ECLI:NL:CRVB:2018:1462
Centrale Raad van Beroep
- Hoger beroep
- Rechtspraak.nl
Hoger beroep inzake loonsanctie en re-integratie-inspanningen van werkgever
In deze zaak gaat het om een hoger beroep van appellante tegen een uitspraak van de rechtbank Noord-Holland, waarin de rechtbank het beroep van appellante tegen een besluit van het Uwv ongegrond heeft verklaard. Het Uwv had een loonsanctie opgelegd aan appellante omdat zij onvoldoende re-integratie-inspanningen voor werknemer had verricht.
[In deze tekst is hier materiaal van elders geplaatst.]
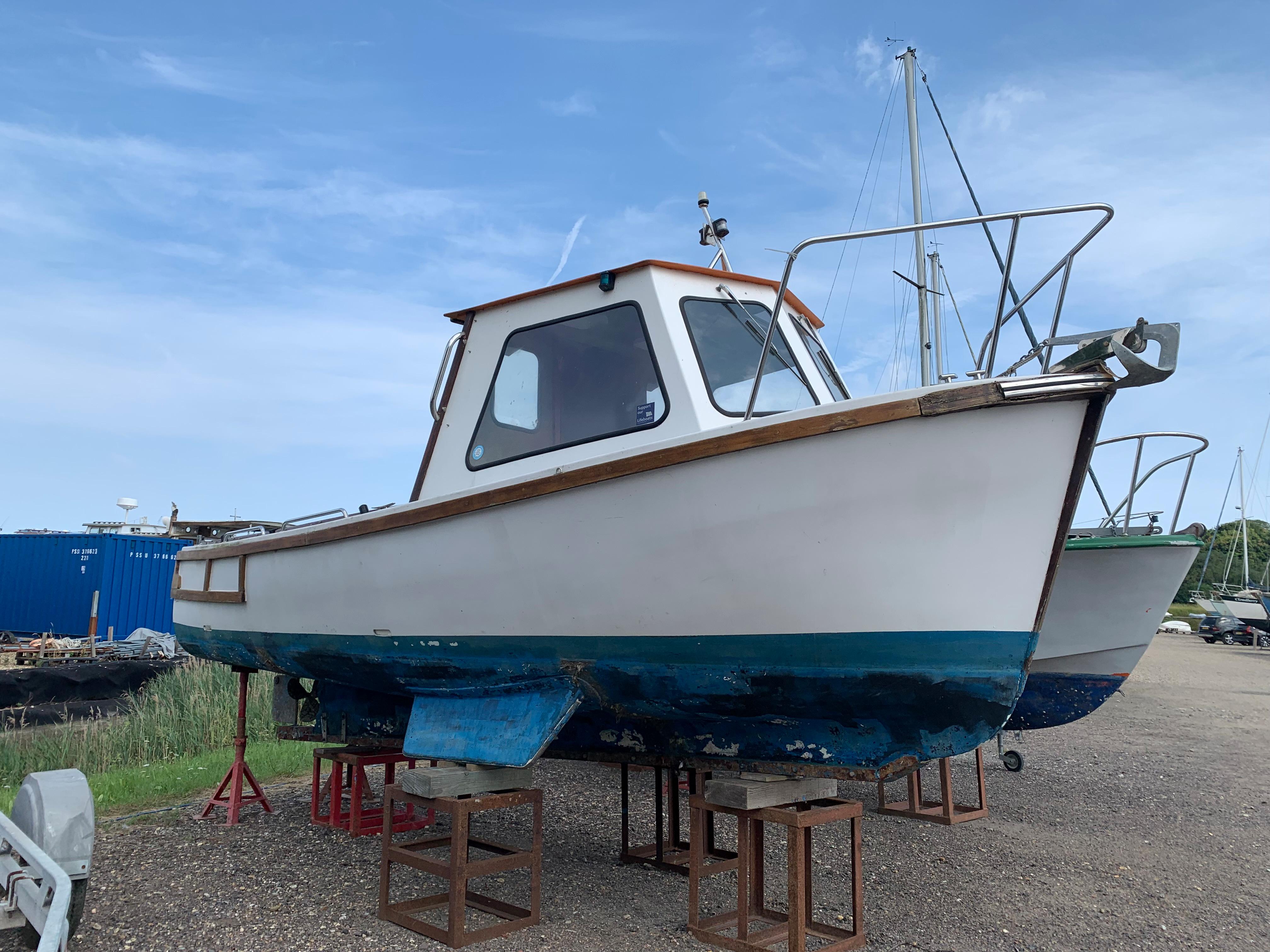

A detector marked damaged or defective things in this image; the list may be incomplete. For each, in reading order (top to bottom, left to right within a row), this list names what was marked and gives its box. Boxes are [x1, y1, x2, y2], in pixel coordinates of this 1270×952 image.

rusty metal boat stand [198, 670, 273, 827]
rusty metal boat stand [312, 751, 437, 838]
rusty metal boat stand [373, 787, 538, 949]
rusty metal boat stand [617, 767, 736, 878]
rusty metal boat stand [691, 792, 868, 952]
rusty metal boat stand [874, 751, 990, 822]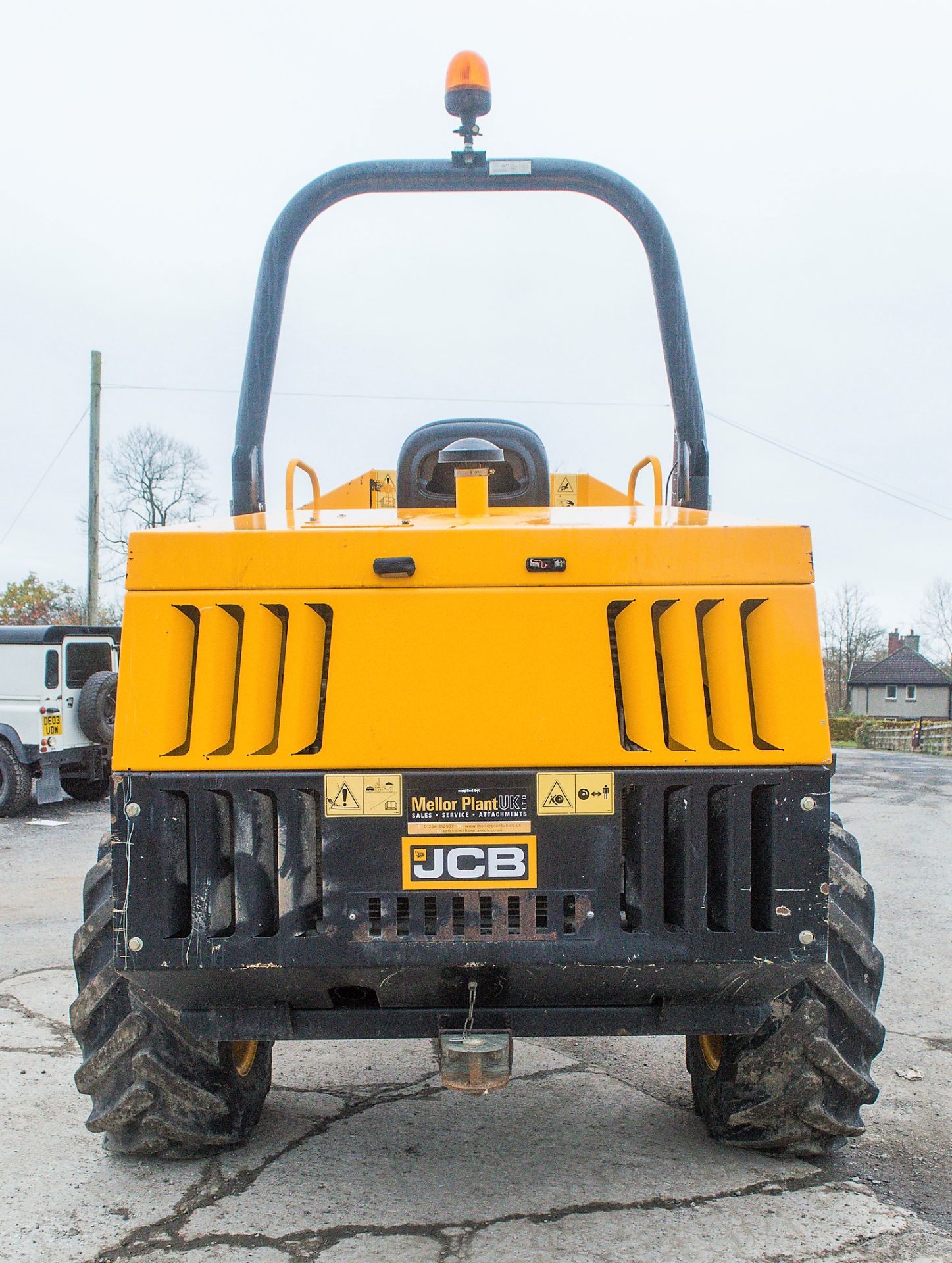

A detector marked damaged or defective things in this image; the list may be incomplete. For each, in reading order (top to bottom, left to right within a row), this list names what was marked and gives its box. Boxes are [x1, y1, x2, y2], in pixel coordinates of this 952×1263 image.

cracked tarmac [0, 753, 947, 1258]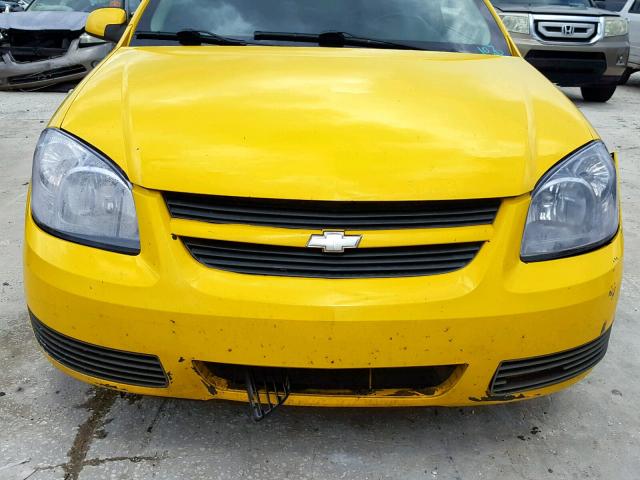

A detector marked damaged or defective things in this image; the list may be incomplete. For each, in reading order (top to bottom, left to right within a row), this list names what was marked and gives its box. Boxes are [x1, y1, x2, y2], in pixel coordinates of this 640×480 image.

cracked bumper [0, 41, 111, 90]
wrecked car [0, 0, 130, 89]
cracked bumper [22, 188, 624, 408]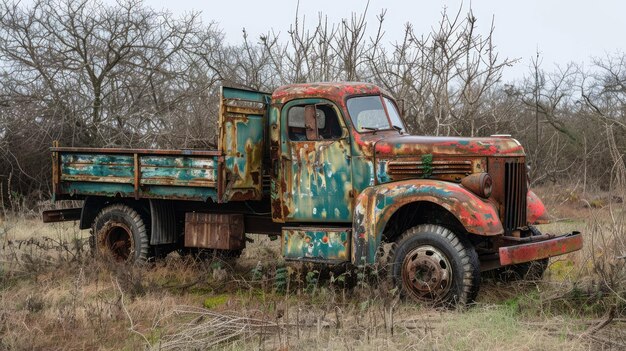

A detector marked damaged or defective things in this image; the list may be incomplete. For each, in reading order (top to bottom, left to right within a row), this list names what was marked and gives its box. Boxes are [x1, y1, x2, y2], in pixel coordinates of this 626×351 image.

rusty truck [42, 82, 580, 306]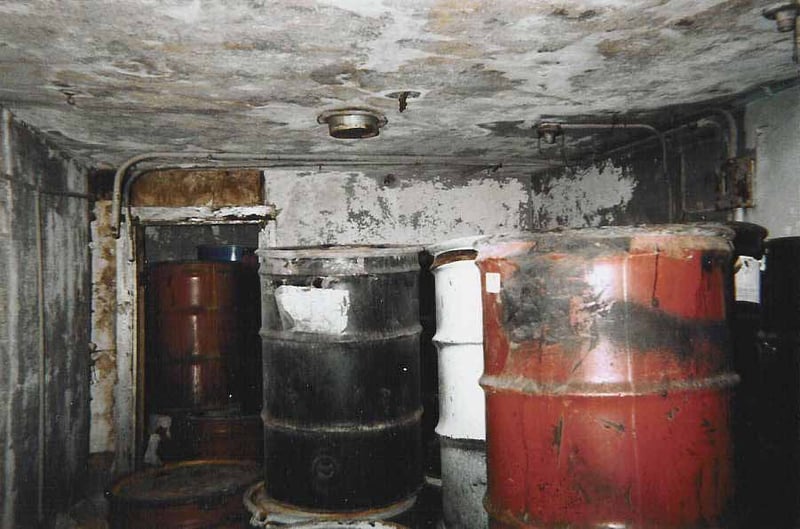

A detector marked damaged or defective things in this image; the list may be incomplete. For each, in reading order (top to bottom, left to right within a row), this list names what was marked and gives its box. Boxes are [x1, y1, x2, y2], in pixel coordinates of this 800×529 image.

rust stain on wall [130, 171, 262, 208]
peeling ceiling paint [0, 0, 792, 165]
peeling plaster wall [266, 167, 536, 245]
peeling plaster wall [744, 86, 800, 237]
peeling plaster wall [0, 108, 90, 528]
rusty barrel surface [145, 262, 253, 410]
rusty barrel surface [260, 244, 424, 512]
corroded metal surface [260, 244, 424, 512]
corroded metal surface [476, 225, 736, 528]
rusty barrel surface [476, 226, 736, 528]
corroded metal surface [108, 458, 258, 528]
rusty barrel surface [107, 458, 260, 528]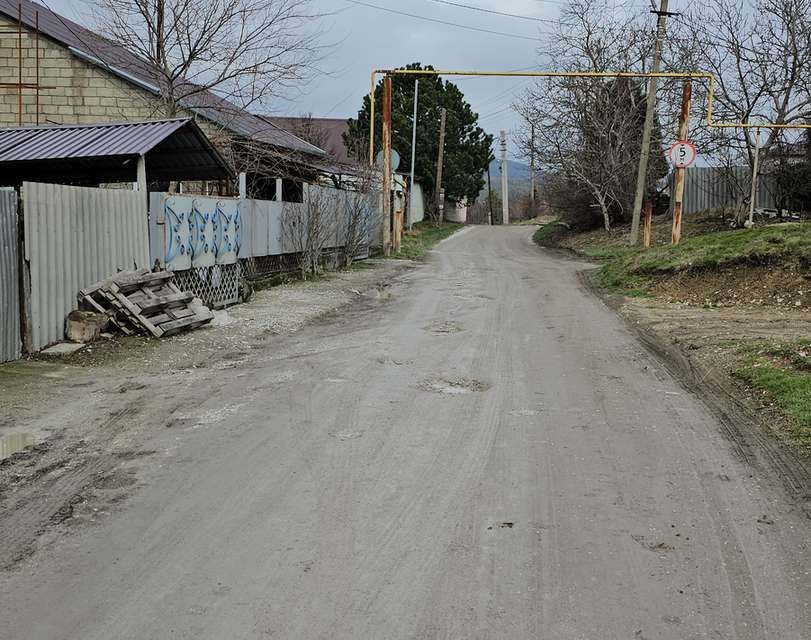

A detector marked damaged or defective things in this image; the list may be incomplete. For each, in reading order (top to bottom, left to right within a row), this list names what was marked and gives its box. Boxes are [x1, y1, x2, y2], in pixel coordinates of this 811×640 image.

pothole [422, 376, 492, 396]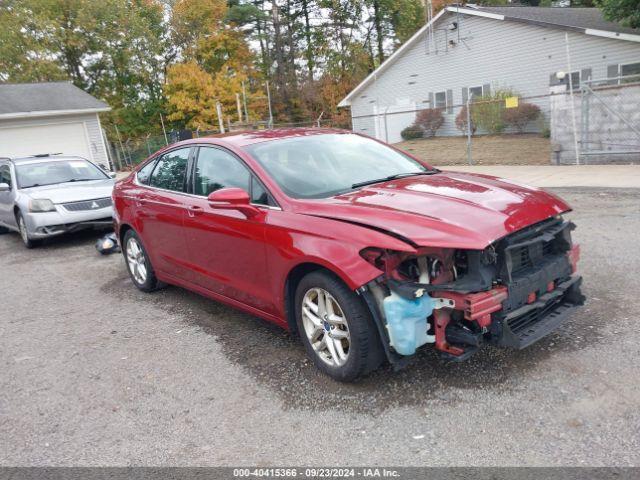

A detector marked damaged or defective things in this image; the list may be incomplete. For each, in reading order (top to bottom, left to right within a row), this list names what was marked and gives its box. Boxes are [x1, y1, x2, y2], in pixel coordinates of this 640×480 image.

Werknemer was op 9 januari 2013 uitgevallen met lichamelijke en psychische klachten en had op 15 oktober 2014 een aanvraag voor een WIA-uitkering ingediend. Het Uwv concludeerde op basis van medische rapporten dat appellante ten onrechte had vertrouwd op de opvattingen van haar bedrijfsarts, die had gesteld dat werknemer volledig arbeidsongeschikt was. De rechtbank bevestigde het oordeel van het Uwv dat appellante niet voldoende had gedaan om werknemer te re-integreren, en dat de loondoorbetalingsverplichting terecht was verlengd. In hoger beroep herhaalde appellante haar standpunt dat zij zich voldoende had ingespannen, maar de Raad oordeelde dat het Uwv zijn besluit voldoende had onderbouwd. De Raad bevestigde de uitspraak van de rechtbank en wees het verzoek om schadevergoeding af.